Manuel Chory Arroyo, el piloto de Los Tomateros, había declarado que renunciaría a su puesto y se retiraría para siempre del béisbol si perdía. Y por su parte Daniel la Coyota Ríos, (nunca supe porque le decían Coyota y no Coyote), contrario a su extrovertida forma de ser, había permanecido callado, sólo expresó: “venimos a ganar”. Eso era extraño. En el graderío del lado izquierdo estaban poco más de 300 mazatlecos, esta vez respaldaban su bullanguera forma de actuar con un grupo tropical, empezaron con El Chivirico. En la parte central y el lado derecho, los culichis hacían su alboroto respaldados por Los Tamazulas; arrancaron con El Toro mambo.

El ampáyer gritó: ¡Pleeeybol! En el montículo inició por los Tomateros el pitcher Panchillo Conde Ramírez, y por los mazatlecos La Tuza Ramírez. Un duelo de Ramírez, que dio un plus más al encontronazo. La Tuza era temperamental, pero de cerebro frío y sereno para elegir los lances. El Conde era tranquilo; la gente aseguraba que tenía pacto con el Diablo. Lo que sí era cierto es que su mano de pichar, la derecha, era cucha; decían que era su mano embrujada. El mismo Conde explicaba que ello le permitía lograr con mayor efectividad la panzona, lance que ahora se conoce como Screwball.

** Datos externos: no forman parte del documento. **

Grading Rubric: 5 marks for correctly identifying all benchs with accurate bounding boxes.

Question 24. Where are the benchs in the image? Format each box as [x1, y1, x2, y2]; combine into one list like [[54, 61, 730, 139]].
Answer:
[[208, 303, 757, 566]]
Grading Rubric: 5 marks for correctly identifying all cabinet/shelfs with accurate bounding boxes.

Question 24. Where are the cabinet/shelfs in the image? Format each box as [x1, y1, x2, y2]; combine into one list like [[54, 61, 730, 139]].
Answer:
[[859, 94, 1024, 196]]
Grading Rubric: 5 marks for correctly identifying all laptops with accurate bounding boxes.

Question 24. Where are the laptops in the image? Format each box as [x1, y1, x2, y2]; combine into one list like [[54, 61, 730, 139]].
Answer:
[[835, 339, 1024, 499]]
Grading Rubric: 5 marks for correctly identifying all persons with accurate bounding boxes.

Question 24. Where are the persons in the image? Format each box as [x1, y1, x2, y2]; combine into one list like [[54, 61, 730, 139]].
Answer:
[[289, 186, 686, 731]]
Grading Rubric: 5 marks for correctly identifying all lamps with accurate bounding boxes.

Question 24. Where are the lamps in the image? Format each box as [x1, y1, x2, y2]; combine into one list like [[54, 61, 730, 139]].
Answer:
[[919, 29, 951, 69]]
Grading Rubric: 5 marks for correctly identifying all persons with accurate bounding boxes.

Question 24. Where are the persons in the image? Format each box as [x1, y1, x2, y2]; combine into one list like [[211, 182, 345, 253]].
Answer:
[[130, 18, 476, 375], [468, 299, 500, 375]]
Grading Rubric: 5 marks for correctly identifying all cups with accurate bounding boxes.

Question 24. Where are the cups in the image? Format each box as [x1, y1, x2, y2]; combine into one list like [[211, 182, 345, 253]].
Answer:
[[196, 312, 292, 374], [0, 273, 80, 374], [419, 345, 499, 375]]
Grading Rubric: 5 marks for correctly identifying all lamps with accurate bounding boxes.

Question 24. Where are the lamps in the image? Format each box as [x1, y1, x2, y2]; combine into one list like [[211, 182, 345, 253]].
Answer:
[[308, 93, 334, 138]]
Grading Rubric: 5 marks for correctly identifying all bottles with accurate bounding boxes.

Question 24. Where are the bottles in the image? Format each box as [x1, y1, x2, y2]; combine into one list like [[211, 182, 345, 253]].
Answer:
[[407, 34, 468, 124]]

En este juego se impusieron los lanzadores. Eso elevaba y bajaba los ánimos de un lado y otro. Al abrir la novena entrada, Fernando el Pulpo Remes, short stop de los mazatlecos, pegó un hit doble, y con un toque del siguiente bateador se fue a tercera. Y los aficionados al borde de la locura. Pero el Conde se fajó y ponchó al siguiente toletero; con dos outs, la increíble Coyota ordenó de nuevo toque, y así, sorprendió a todo el mundo, sacó la carrera y los patasaladas enloquecieron.

Para el cierre del juego, la Tuza Ramírez, empujado por el entusiasmo de sus 300 seguidores, pese al ruido de los casi seis mil contrarios, hizo la hazaña de ponchar al Huevito Álvarez, al Chorejas  Bravo y al temible Moscón Jiménez; así dejó fríos a los orgullosos culichis, sumidos en su tragedia.

Cuando el reportero le preguntó a la Coyota sobre su descabellada, pero a la postre, victoriosa jugada, antes de contestar se dijo: si le explico que fue una última decisión de mi abuelo agonizante, no me va a creer… No sé cómo fue; así es el beisbol.

P.D. Es posible que al nuevo estadio General Ángel Flores le cambien de nombre. Bien harían los directivos en realizar una encuesta popular, que defina democráticamente, entre estos dos personajes que sí se merecen ese honor: Agustín de Valdez o Juan Manuel Ley Fong.